## EXTRACT
There was something, maybe it was sailing in just the right wind, maybe it was looking from a mountain or across a particular sunset…

 

What comes into your mind if I ask you to think of a holy man?

 

Do you think of a monk? Do you think of a great and famous saint? Is it the image of an Indian guru which comes to mind?

 

Who is the holiest person you have ever met?

 

Who is the holiest person with whom you regularly have a cup of tea?

 

When I say holy I don’t mean ‘religious’, necessarily, I don’t mean ‘pious’ or self important, I don’t mean someone who gets ten e-mails from God every day, I mean someone who is holy, who you can see lives in God and God lives in them, I think you’ll know really.

 

Herod has a problem with a holy man. Herod’s problem was with John the Baptist. It was John’s holiness that had led him into trouble, Herod’s wife was Herodias, and he shouldn’t have married her because she was his brother’s wife, and John kept on telling Herod this.

 

Herodias didn’t like this, for all Herodias is painted as the villain in this story she is a woman in a very vulnerable place, as any woman who had married into the Herod dynasty knew.  The last thing she needed was John going on about how they shouldn’t be married.

 

The roman emperor Augustus is quoted as saying that it was safer to be Herod’s pig than his son, this was not a groundless accusation for the dynasty.

 

Herod had ordered that John be arrested, but we hear that Herod is protecting John because Herod knows that John is a righteous and holy man.

 

Our response to holiness can be telling, maybe people are puzzled as we hear Herod is, but we also hear that Herod feared John and protected him.

 

Herod feared John and protected him.

 

I wonder if any of the people you know are afraid of your holiness as a Christian.

 

There are people who today can become scared of holiness. There will be moments when christians are called to say something, or do something in a particular situation, sometimes God will give you an insight into a situation and you need to speak into that situation, this will not always make you popular, if it done truly with love it may be liberating to someone, or perhaps someone will respond to it by actually saying, woah that’s a bit holy, and they might be a bit scared, that is not necessarily a bad thing if it’s done in the right way.

 

Some people can’t stand holiness, some people are scared by holiness, some people are so frightened by the holy that they will show a physical response.

 

Some people respond to holiness with violence.

 

And that is what happens for John, John is holy, Herod knows that, Herod is frightened of this holiness.

 

Why does Herodias do it? Why does she ask for John’s head on a platter? I don’t get it, she was probably my age plus or minus a little bit. Married to a violent and powerful king, so you ask your husband to do something which you know that he won’t want to do, but he will feel forced to do it because of the promise he has made in front of all ‘the men’. Maybe she is worried he will divorce her, or kill her, maybe as a result of John’s nagging, maybe she wants Herod to prove how much more she means to him than John.

 

Whatever her complex motives she asks, she asks for John’s head and Herod feels obliged to give it to her.

## SHORT EXERCISE A
Transcribe the stretch of the sermon from "Who is the holiest person you" through "telling Herod this.".
## SHORT EXERCISE B
Condense the paragraph of the sermon beginning "Herod has a problem with a holy man" into a shorter version that keeps its main facts.
## SHORT EXERCISE C
According to the sermon, why was Herod protecting John even though he had ordered John's arrest? Answer in one to three sentences.

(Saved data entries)
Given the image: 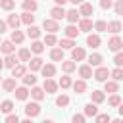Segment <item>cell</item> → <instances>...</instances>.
I'll use <instances>...</instances> for the list:
<instances>
[{"instance_id":"60d3db41","label":"cell","mask_w":123,"mask_h":123,"mask_svg":"<svg viewBox=\"0 0 123 123\" xmlns=\"http://www.w3.org/2000/svg\"><path fill=\"white\" fill-rule=\"evenodd\" d=\"M58 85H60L62 88H69V86H73V81H71V77H69V75H63V77L58 81Z\"/></svg>"},{"instance_id":"2e32d148","label":"cell","mask_w":123,"mask_h":123,"mask_svg":"<svg viewBox=\"0 0 123 123\" xmlns=\"http://www.w3.org/2000/svg\"><path fill=\"white\" fill-rule=\"evenodd\" d=\"M44 96H46L44 88H40V86H37V85L31 88V98H35V102H40V100H44Z\"/></svg>"},{"instance_id":"be15d7a7","label":"cell","mask_w":123,"mask_h":123,"mask_svg":"<svg viewBox=\"0 0 123 123\" xmlns=\"http://www.w3.org/2000/svg\"><path fill=\"white\" fill-rule=\"evenodd\" d=\"M0 83H2V77H0Z\"/></svg>"},{"instance_id":"ac0fdd59","label":"cell","mask_w":123,"mask_h":123,"mask_svg":"<svg viewBox=\"0 0 123 123\" xmlns=\"http://www.w3.org/2000/svg\"><path fill=\"white\" fill-rule=\"evenodd\" d=\"M25 75H27V67H25L23 63H17V65L12 69V77H13V79H17V77H21V79H23Z\"/></svg>"},{"instance_id":"7dc6e473","label":"cell","mask_w":123,"mask_h":123,"mask_svg":"<svg viewBox=\"0 0 123 123\" xmlns=\"http://www.w3.org/2000/svg\"><path fill=\"white\" fill-rule=\"evenodd\" d=\"M96 123H111L110 113H98L96 115Z\"/></svg>"},{"instance_id":"7c38bea8","label":"cell","mask_w":123,"mask_h":123,"mask_svg":"<svg viewBox=\"0 0 123 123\" xmlns=\"http://www.w3.org/2000/svg\"><path fill=\"white\" fill-rule=\"evenodd\" d=\"M0 52H2V54H6V56L13 54V52H15L13 42H12V40H2V44H0Z\"/></svg>"},{"instance_id":"816d5d0a","label":"cell","mask_w":123,"mask_h":123,"mask_svg":"<svg viewBox=\"0 0 123 123\" xmlns=\"http://www.w3.org/2000/svg\"><path fill=\"white\" fill-rule=\"evenodd\" d=\"M111 6H113L111 0H100V8H102V10H110Z\"/></svg>"},{"instance_id":"3957f363","label":"cell","mask_w":123,"mask_h":123,"mask_svg":"<svg viewBox=\"0 0 123 123\" xmlns=\"http://www.w3.org/2000/svg\"><path fill=\"white\" fill-rule=\"evenodd\" d=\"M42 29L48 31V33H52V35H56V31H60V23L50 17V19H44L42 21Z\"/></svg>"},{"instance_id":"6125c7cd","label":"cell","mask_w":123,"mask_h":123,"mask_svg":"<svg viewBox=\"0 0 123 123\" xmlns=\"http://www.w3.org/2000/svg\"><path fill=\"white\" fill-rule=\"evenodd\" d=\"M42 123H54V121H52V119H44Z\"/></svg>"},{"instance_id":"d590c367","label":"cell","mask_w":123,"mask_h":123,"mask_svg":"<svg viewBox=\"0 0 123 123\" xmlns=\"http://www.w3.org/2000/svg\"><path fill=\"white\" fill-rule=\"evenodd\" d=\"M73 90H75L77 94H83V92L86 90V83H85V79H79V81H75V83H73Z\"/></svg>"},{"instance_id":"681fc988","label":"cell","mask_w":123,"mask_h":123,"mask_svg":"<svg viewBox=\"0 0 123 123\" xmlns=\"http://www.w3.org/2000/svg\"><path fill=\"white\" fill-rule=\"evenodd\" d=\"M113 10H115L117 15H123V0H117V2L113 4Z\"/></svg>"},{"instance_id":"e0dca14e","label":"cell","mask_w":123,"mask_h":123,"mask_svg":"<svg viewBox=\"0 0 123 123\" xmlns=\"http://www.w3.org/2000/svg\"><path fill=\"white\" fill-rule=\"evenodd\" d=\"M79 10L77 8H73V10H67V13H65V19L69 21V25H75L77 21H79Z\"/></svg>"},{"instance_id":"603a6c76","label":"cell","mask_w":123,"mask_h":123,"mask_svg":"<svg viewBox=\"0 0 123 123\" xmlns=\"http://www.w3.org/2000/svg\"><path fill=\"white\" fill-rule=\"evenodd\" d=\"M2 88L6 90V92H13L17 86H15V79L13 77H10V79H4L2 81Z\"/></svg>"},{"instance_id":"e7e4bbea","label":"cell","mask_w":123,"mask_h":123,"mask_svg":"<svg viewBox=\"0 0 123 123\" xmlns=\"http://www.w3.org/2000/svg\"><path fill=\"white\" fill-rule=\"evenodd\" d=\"M121 27H123V23H121Z\"/></svg>"},{"instance_id":"03108f58","label":"cell","mask_w":123,"mask_h":123,"mask_svg":"<svg viewBox=\"0 0 123 123\" xmlns=\"http://www.w3.org/2000/svg\"><path fill=\"white\" fill-rule=\"evenodd\" d=\"M0 44H2V40H0Z\"/></svg>"},{"instance_id":"7402d4cb","label":"cell","mask_w":123,"mask_h":123,"mask_svg":"<svg viewBox=\"0 0 123 123\" xmlns=\"http://www.w3.org/2000/svg\"><path fill=\"white\" fill-rule=\"evenodd\" d=\"M62 69L69 75V73H73V71L77 69V63H75L73 60H63V62H62Z\"/></svg>"},{"instance_id":"d6986e66","label":"cell","mask_w":123,"mask_h":123,"mask_svg":"<svg viewBox=\"0 0 123 123\" xmlns=\"http://www.w3.org/2000/svg\"><path fill=\"white\" fill-rule=\"evenodd\" d=\"M79 75H81V79H90V77H94L92 67H90L88 63H83V65L79 67Z\"/></svg>"},{"instance_id":"db71d44e","label":"cell","mask_w":123,"mask_h":123,"mask_svg":"<svg viewBox=\"0 0 123 123\" xmlns=\"http://www.w3.org/2000/svg\"><path fill=\"white\" fill-rule=\"evenodd\" d=\"M6 27H8V23L0 19V35H2V33H6Z\"/></svg>"},{"instance_id":"bcb514c9","label":"cell","mask_w":123,"mask_h":123,"mask_svg":"<svg viewBox=\"0 0 123 123\" xmlns=\"http://www.w3.org/2000/svg\"><path fill=\"white\" fill-rule=\"evenodd\" d=\"M111 77H113V81H123V69L121 67H115V69H111Z\"/></svg>"},{"instance_id":"ffe728a7","label":"cell","mask_w":123,"mask_h":123,"mask_svg":"<svg viewBox=\"0 0 123 123\" xmlns=\"http://www.w3.org/2000/svg\"><path fill=\"white\" fill-rule=\"evenodd\" d=\"M104 100H106L104 90H92V92H90V102H92V104H102Z\"/></svg>"},{"instance_id":"277c9868","label":"cell","mask_w":123,"mask_h":123,"mask_svg":"<svg viewBox=\"0 0 123 123\" xmlns=\"http://www.w3.org/2000/svg\"><path fill=\"white\" fill-rule=\"evenodd\" d=\"M108 48H110L111 52H115V54H117V52L123 48V38H119L117 35H113V37L108 40Z\"/></svg>"},{"instance_id":"f546056e","label":"cell","mask_w":123,"mask_h":123,"mask_svg":"<svg viewBox=\"0 0 123 123\" xmlns=\"http://www.w3.org/2000/svg\"><path fill=\"white\" fill-rule=\"evenodd\" d=\"M85 115H86V117H96V115H98V108H96V104L88 102V104L85 106Z\"/></svg>"},{"instance_id":"f1b7e54d","label":"cell","mask_w":123,"mask_h":123,"mask_svg":"<svg viewBox=\"0 0 123 123\" xmlns=\"http://www.w3.org/2000/svg\"><path fill=\"white\" fill-rule=\"evenodd\" d=\"M17 63H19V60H17V56H15V54H10V56H6V58H4V65H6V67H10V69H13Z\"/></svg>"},{"instance_id":"11a10c76","label":"cell","mask_w":123,"mask_h":123,"mask_svg":"<svg viewBox=\"0 0 123 123\" xmlns=\"http://www.w3.org/2000/svg\"><path fill=\"white\" fill-rule=\"evenodd\" d=\"M54 2H56V6H62V8H63V4L69 2V0H54Z\"/></svg>"},{"instance_id":"5bb4252c","label":"cell","mask_w":123,"mask_h":123,"mask_svg":"<svg viewBox=\"0 0 123 123\" xmlns=\"http://www.w3.org/2000/svg\"><path fill=\"white\" fill-rule=\"evenodd\" d=\"M42 65H44V62H42V58H40V56H37V58H31V60H29V69H31V73H33V71L42 69Z\"/></svg>"},{"instance_id":"4dcf8cb0","label":"cell","mask_w":123,"mask_h":123,"mask_svg":"<svg viewBox=\"0 0 123 123\" xmlns=\"http://www.w3.org/2000/svg\"><path fill=\"white\" fill-rule=\"evenodd\" d=\"M19 17H21V23H25L27 27H31V25L35 23V15H33L31 12H23V13L19 15Z\"/></svg>"},{"instance_id":"4316f807","label":"cell","mask_w":123,"mask_h":123,"mask_svg":"<svg viewBox=\"0 0 123 123\" xmlns=\"http://www.w3.org/2000/svg\"><path fill=\"white\" fill-rule=\"evenodd\" d=\"M10 40H12L13 44H21V42L25 40V35H23L19 29H15V31H12V37H10Z\"/></svg>"},{"instance_id":"7bdbcfd3","label":"cell","mask_w":123,"mask_h":123,"mask_svg":"<svg viewBox=\"0 0 123 123\" xmlns=\"http://www.w3.org/2000/svg\"><path fill=\"white\" fill-rule=\"evenodd\" d=\"M0 8L6 12H12L15 8V0H0Z\"/></svg>"},{"instance_id":"cb8c5ba5","label":"cell","mask_w":123,"mask_h":123,"mask_svg":"<svg viewBox=\"0 0 123 123\" xmlns=\"http://www.w3.org/2000/svg\"><path fill=\"white\" fill-rule=\"evenodd\" d=\"M21 8L25 10V12H37V8H38V4H37V0H23L21 2Z\"/></svg>"},{"instance_id":"44dd1931","label":"cell","mask_w":123,"mask_h":123,"mask_svg":"<svg viewBox=\"0 0 123 123\" xmlns=\"http://www.w3.org/2000/svg\"><path fill=\"white\" fill-rule=\"evenodd\" d=\"M100 44H102L100 35H88V37H86V46H90V48H98Z\"/></svg>"},{"instance_id":"f907efd6","label":"cell","mask_w":123,"mask_h":123,"mask_svg":"<svg viewBox=\"0 0 123 123\" xmlns=\"http://www.w3.org/2000/svg\"><path fill=\"white\" fill-rule=\"evenodd\" d=\"M4 123H21V121H19L17 113H10V115L6 117V121H4Z\"/></svg>"},{"instance_id":"4fadbf2b","label":"cell","mask_w":123,"mask_h":123,"mask_svg":"<svg viewBox=\"0 0 123 123\" xmlns=\"http://www.w3.org/2000/svg\"><path fill=\"white\" fill-rule=\"evenodd\" d=\"M102 62H104V58H102V54H98V52H94V54L88 56V65H90V67H100Z\"/></svg>"},{"instance_id":"ee69618b","label":"cell","mask_w":123,"mask_h":123,"mask_svg":"<svg viewBox=\"0 0 123 123\" xmlns=\"http://www.w3.org/2000/svg\"><path fill=\"white\" fill-rule=\"evenodd\" d=\"M54 44H58V37L52 35V33H48L44 37V46H54Z\"/></svg>"},{"instance_id":"d6a6232c","label":"cell","mask_w":123,"mask_h":123,"mask_svg":"<svg viewBox=\"0 0 123 123\" xmlns=\"http://www.w3.org/2000/svg\"><path fill=\"white\" fill-rule=\"evenodd\" d=\"M31 52L37 54V56L42 54V52H44V42H40V40H33V42H31Z\"/></svg>"},{"instance_id":"836d02e7","label":"cell","mask_w":123,"mask_h":123,"mask_svg":"<svg viewBox=\"0 0 123 123\" xmlns=\"http://www.w3.org/2000/svg\"><path fill=\"white\" fill-rule=\"evenodd\" d=\"M108 31H110L111 35H117L119 31H123V27H121V21H110V23H108Z\"/></svg>"},{"instance_id":"1f68e13d","label":"cell","mask_w":123,"mask_h":123,"mask_svg":"<svg viewBox=\"0 0 123 123\" xmlns=\"http://www.w3.org/2000/svg\"><path fill=\"white\" fill-rule=\"evenodd\" d=\"M79 31H85V33L92 31V21H90V19H86V17L79 19Z\"/></svg>"},{"instance_id":"484cf974","label":"cell","mask_w":123,"mask_h":123,"mask_svg":"<svg viewBox=\"0 0 123 123\" xmlns=\"http://www.w3.org/2000/svg\"><path fill=\"white\" fill-rule=\"evenodd\" d=\"M63 33H65V38H77V37H79V29H77L75 25H67V27L63 29Z\"/></svg>"},{"instance_id":"680465c9","label":"cell","mask_w":123,"mask_h":123,"mask_svg":"<svg viewBox=\"0 0 123 123\" xmlns=\"http://www.w3.org/2000/svg\"><path fill=\"white\" fill-rule=\"evenodd\" d=\"M21 123H33V119H31V117H27V119H23Z\"/></svg>"},{"instance_id":"30bf717a","label":"cell","mask_w":123,"mask_h":123,"mask_svg":"<svg viewBox=\"0 0 123 123\" xmlns=\"http://www.w3.org/2000/svg\"><path fill=\"white\" fill-rule=\"evenodd\" d=\"M65 10L62 8V6H54L52 10H50V15H52V19H56V21H60V19H63L65 17Z\"/></svg>"},{"instance_id":"c3c4849f","label":"cell","mask_w":123,"mask_h":123,"mask_svg":"<svg viewBox=\"0 0 123 123\" xmlns=\"http://www.w3.org/2000/svg\"><path fill=\"white\" fill-rule=\"evenodd\" d=\"M113 63H115L117 67H123V52H117V54L113 56Z\"/></svg>"},{"instance_id":"f5cc1de1","label":"cell","mask_w":123,"mask_h":123,"mask_svg":"<svg viewBox=\"0 0 123 123\" xmlns=\"http://www.w3.org/2000/svg\"><path fill=\"white\" fill-rule=\"evenodd\" d=\"M85 117L86 115H83V113H75L73 115V123H85Z\"/></svg>"},{"instance_id":"8fae6325","label":"cell","mask_w":123,"mask_h":123,"mask_svg":"<svg viewBox=\"0 0 123 123\" xmlns=\"http://www.w3.org/2000/svg\"><path fill=\"white\" fill-rule=\"evenodd\" d=\"M6 23H8V27H12V31H15V29L21 25V17L15 15V13H10L8 19H6Z\"/></svg>"},{"instance_id":"5b68a950","label":"cell","mask_w":123,"mask_h":123,"mask_svg":"<svg viewBox=\"0 0 123 123\" xmlns=\"http://www.w3.org/2000/svg\"><path fill=\"white\" fill-rule=\"evenodd\" d=\"M86 58V50L83 48V46H75L73 50H71V60L73 62H83Z\"/></svg>"},{"instance_id":"b9f144b4","label":"cell","mask_w":123,"mask_h":123,"mask_svg":"<svg viewBox=\"0 0 123 123\" xmlns=\"http://www.w3.org/2000/svg\"><path fill=\"white\" fill-rule=\"evenodd\" d=\"M108 104H110L111 108H119V106H121V96H119V94H111V96L108 98Z\"/></svg>"},{"instance_id":"8d00e7d4","label":"cell","mask_w":123,"mask_h":123,"mask_svg":"<svg viewBox=\"0 0 123 123\" xmlns=\"http://www.w3.org/2000/svg\"><path fill=\"white\" fill-rule=\"evenodd\" d=\"M0 111H2V113H8V115H10V113L13 111V102H12V100H4V102L0 104Z\"/></svg>"},{"instance_id":"f6af8a7d","label":"cell","mask_w":123,"mask_h":123,"mask_svg":"<svg viewBox=\"0 0 123 123\" xmlns=\"http://www.w3.org/2000/svg\"><path fill=\"white\" fill-rule=\"evenodd\" d=\"M94 31H98V33H104V31H108V23H106L104 19H98V21L94 23Z\"/></svg>"},{"instance_id":"e575fe53","label":"cell","mask_w":123,"mask_h":123,"mask_svg":"<svg viewBox=\"0 0 123 123\" xmlns=\"http://www.w3.org/2000/svg\"><path fill=\"white\" fill-rule=\"evenodd\" d=\"M60 48L62 50H73L75 48V40L73 38H62L60 40Z\"/></svg>"},{"instance_id":"ab89813d","label":"cell","mask_w":123,"mask_h":123,"mask_svg":"<svg viewBox=\"0 0 123 123\" xmlns=\"http://www.w3.org/2000/svg\"><path fill=\"white\" fill-rule=\"evenodd\" d=\"M23 85H25V86H35V85H37V77H35L33 73H27V75L23 77Z\"/></svg>"},{"instance_id":"8992f818","label":"cell","mask_w":123,"mask_h":123,"mask_svg":"<svg viewBox=\"0 0 123 123\" xmlns=\"http://www.w3.org/2000/svg\"><path fill=\"white\" fill-rule=\"evenodd\" d=\"M42 88H44V92H46V94H54V92L60 88V85H58L54 79H44V85H42Z\"/></svg>"},{"instance_id":"ba28073f","label":"cell","mask_w":123,"mask_h":123,"mask_svg":"<svg viewBox=\"0 0 123 123\" xmlns=\"http://www.w3.org/2000/svg\"><path fill=\"white\" fill-rule=\"evenodd\" d=\"M40 71H42V77H44V79H52V77L56 75V65H54V63H44Z\"/></svg>"},{"instance_id":"74e56055","label":"cell","mask_w":123,"mask_h":123,"mask_svg":"<svg viewBox=\"0 0 123 123\" xmlns=\"http://www.w3.org/2000/svg\"><path fill=\"white\" fill-rule=\"evenodd\" d=\"M17 60H19V62H29V60H31V50H29V48H21V50L17 52Z\"/></svg>"},{"instance_id":"9f6ffc18","label":"cell","mask_w":123,"mask_h":123,"mask_svg":"<svg viewBox=\"0 0 123 123\" xmlns=\"http://www.w3.org/2000/svg\"><path fill=\"white\" fill-rule=\"evenodd\" d=\"M69 2H71V4H75V6H77V4H79V6H81V4H85V0H69Z\"/></svg>"},{"instance_id":"94428289","label":"cell","mask_w":123,"mask_h":123,"mask_svg":"<svg viewBox=\"0 0 123 123\" xmlns=\"http://www.w3.org/2000/svg\"><path fill=\"white\" fill-rule=\"evenodd\" d=\"M111 123H123V119L119 117V119H111Z\"/></svg>"},{"instance_id":"9a60e30c","label":"cell","mask_w":123,"mask_h":123,"mask_svg":"<svg viewBox=\"0 0 123 123\" xmlns=\"http://www.w3.org/2000/svg\"><path fill=\"white\" fill-rule=\"evenodd\" d=\"M104 92L117 94V92H119V83H117V81H106V83H104Z\"/></svg>"},{"instance_id":"6da1fadb","label":"cell","mask_w":123,"mask_h":123,"mask_svg":"<svg viewBox=\"0 0 123 123\" xmlns=\"http://www.w3.org/2000/svg\"><path fill=\"white\" fill-rule=\"evenodd\" d=\"M108 77H111V71H110L108 67H104V65L96 67V71H94V79H96V81H100V83H106V81H110Z\"/></svg>"},{"instance_id":"d4e9b609","label":"cell","mask_w":123,"mask_h":123,"mask_svg":"<svg viewBox=\"0 0 123 123\" xmlns=\"http://www.w3.org/2000/svg\"><path fill=\"white\" fill-rule=\"evenodd\" d=\"M40 35H42V31H40L38 27H35V25H31V27L27 29V37H29V38H33V40H38V38H40Z\"/></svg>"},{"instance_id":"52a82bcc","label":"cell","mask_w":123,"mask_h":123,"mask_svg":"<svg viewBox=\"0 0 123 123\" xmlns=\"http://www.w3.org/2000/svg\"><path fill=\"white\" fill-rule=\"evenodd\" d=\"M79 13H81L83 17H86V19H88V15H92V13H94V6H92L90 2H85V4H81V6H79Z\"/></svg>"},{"instance_id":"83f0119b","label":"cell","mask_w":123,"mask_h":123,"mask_svg":"<svg viewBox=\"0 0 123 123\" xmlns=\"http://www.w3.org/2000/svg\"><path fill=\"white\" fill-rule=\"evenodd\" d=\"M50 60L52 62H63V50L62 48H52L50 50Z\"/></svg>"},{"instance_id":"f35d334b","label":"cell","mask_w":123,"mask_h":123,"mask_svg":"<svg viewBox=\"0 0 123 123\" xmlns=\"http://www.w3.org/2000/svg\"><path fill=\"white\" fill-rule=\"evenodd\" d=\"M56 106H58V108H65V106H69V96H67V94H60V96L56 98Z\"/></svg>"},{"instance_id":"9c48e42d","label":"cell","mask_w":123,"mask_h":123,"mask_svg":"<svg viewBox=\"0 0 123 123\" xmlns=\"http://www.w3.org/2000/svg\"><path fill=\"white\" fill-rule=\"evenodd\" d=\"M13 94H15V100H21V102H23V100H27V98H29V94H31V92H29V88L23 85V86H17V88L13 90Z\"/></svg>"},{"instance_id":"91938a15","label":"cell","mask_w":123,"mask_h":123,"mask_svg":"<svg viewBox=\"0 0 123 123\" xmlns=\"http://www.w3.org/2000/svg\"><path fill=\"white\" fill-rule=\"evenodd\" d=\"M4 67H6V65H4V60H2V58H0V71H2V69H4Z\"/></svg>"},{"instance_id":"6f0895ef","label":"cell","mask_w":123,"mask_h":123,"mask_svg":"<svg viewBox=\"0 0 123 123\" xmlns=\"http://www.w3.org/2000/svg\"><path fill=\"white\" fill-rule=\"evenodd\" d=\"M117 111H119V115H121V117H123V102H121V106H119V108H117Z\"/></svg>"},{"instance_id":"7a4b0ae2","label":"cell","mask_w":123,"mask_h":123,"mask_svg":"<svg viewBox=\"0 0 123 123\" xmlns=\"http://www.w3.org/2000/svg\"><path fill=\"white\" fill-rule=\"evenodd\" d=\"M40 110H42V108H40L38 102H29V104L25 106V115L33 119V117H37V115L40 113Z\"/></svg>"}]
</instances>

## WRITTEN SOLUTION A
Who is the holiest person you have ever met?

 

Who is the holiest person with whom you regularly have a cup of tea?

 

When I say holy I don’t mean ‘religious’, necessarily, I don’t mean ‘pious’ or self important, I don’t mean someone who gets ten e-mails from God every day, I mean someone who is holy, who you can see lives in God and God lives in them, I think you’ll know really.

 

Herod has a problem with a holy man. Herod’s problem was with John the Baptist. It was John’s holiness that had led him into trouble, Herod’s wife was Herodias, and he shouldn’t have married her because she was his brother’s wife, and John kept on telling Herod this.

## WRITTEN SOLUTION B
Herod's problem was with John the Baptist. John's holiness led him into trouble: he kept telling Herod that he should not have married Herodias, because she was his brother's wife.

## WRITTEN SOLUTION C
Herod protected John because he knew that John was a righteous and holy man.